## [Selection]
*****

摘要 |
A method and system to determine a q, θ-optimal histogram comprising a plurality of buckets over a data distribution where for any cardinality estimate made using the histogram the cardinality estimate is constrained to obey an acceptability criteria parameterized by q and θ that bounds a ratio error between the cardinality estimate and a true value of the cardinality, q being a factor by which the estimate deviates, at most, from a true value of the cardinality and θ being a threshold value which the cardinality does not exceed, wherein a maximum number of possible query intervals generated in determining the acceptability of the q, θ-optimal histogram is less than quadratic in the number of values. |
主权项 |
1. A computer-implemented method of optimizing execution of a query that accesses data by a computer, the method comprising:
generating, by a query sever having a processor, a cardinality estimate using a q, θ-optimal histogram comprising a plurality of buckets over a data distribution where, for any cardinality estimate made using the histogram, the cardinality estimate is constrained to obey an acceptability criteria parameterized by q and θ that bounds a ratio error between the cardinality estimate and a true value of the cardinality, q being a factor by which the estimate deviates, at most, from a true value of the cardinality and θ being a threshold value which the cardinality estimate does not exceed, wherein a maximum number of possible query intervals generated in determining the acceptability of the q, θ-optimal histogram is less than quadratic in the number of values for the maximum number of possible query intervals; using the cardinality estimation generated based on the q, θ-optimal histogram that obeys the acceptability criteria parameterized by q and θ to determine, by the processor of the query server, an optimal query plan for executing the query; and producing an output of the optimal query plan, wherein a bucket in the plurality of buckets is constructed by incrementally extending a smaller q, θ-acceptable bucket without need to test the new bucket for q, θ-violations whose intervals are wholly contained within the smaller bucket. |

*****

## [Tasks and exercises]
(1) In the histogram patent text, what does q stand for?
(2) Summarize the histogram patent text in two sentences.

## [Given information]
*****

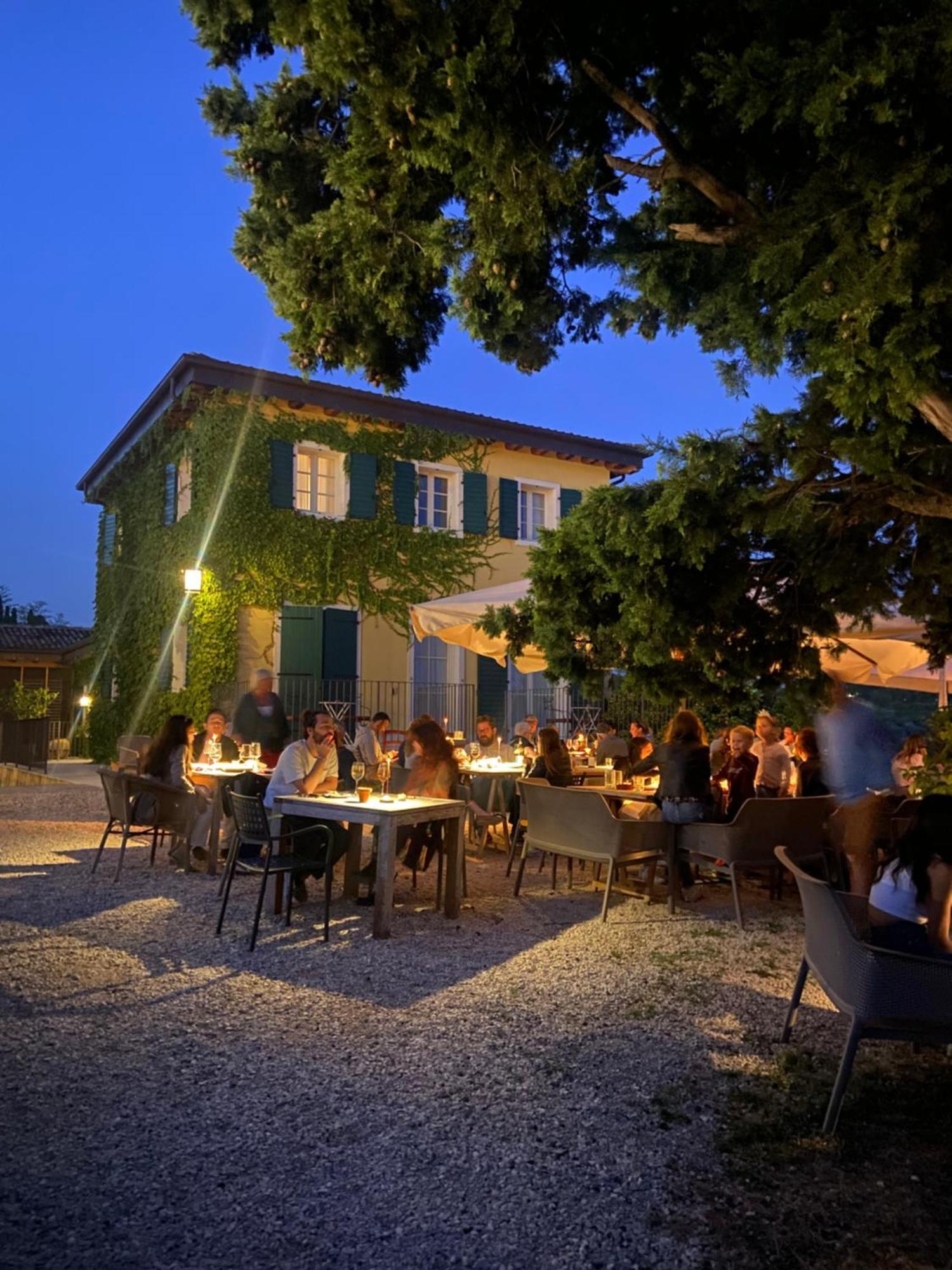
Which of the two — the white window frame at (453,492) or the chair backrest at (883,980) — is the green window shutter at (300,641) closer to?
the white window frame at (453,492)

*****

## [Correct answers]
(1) q is the factor by which the cardinality estimate deviates, at most, from the true value of the cardinality.

(2) The histogram patent text describes a method and system for determining a q, θ-optimal histogram whose cardinality estimates must meet an acceptability criterion that bounds the ratio error against the true cardinality, with the number of query intervals generated in checking acceptability being less than quadratic in the number of values. In the claimed method, a query server uses such an estimate to determine and output an optimal query plan, and buckets are built by incrementally extending a smaller acceptable bucket without retesting intervals wholly contained within it.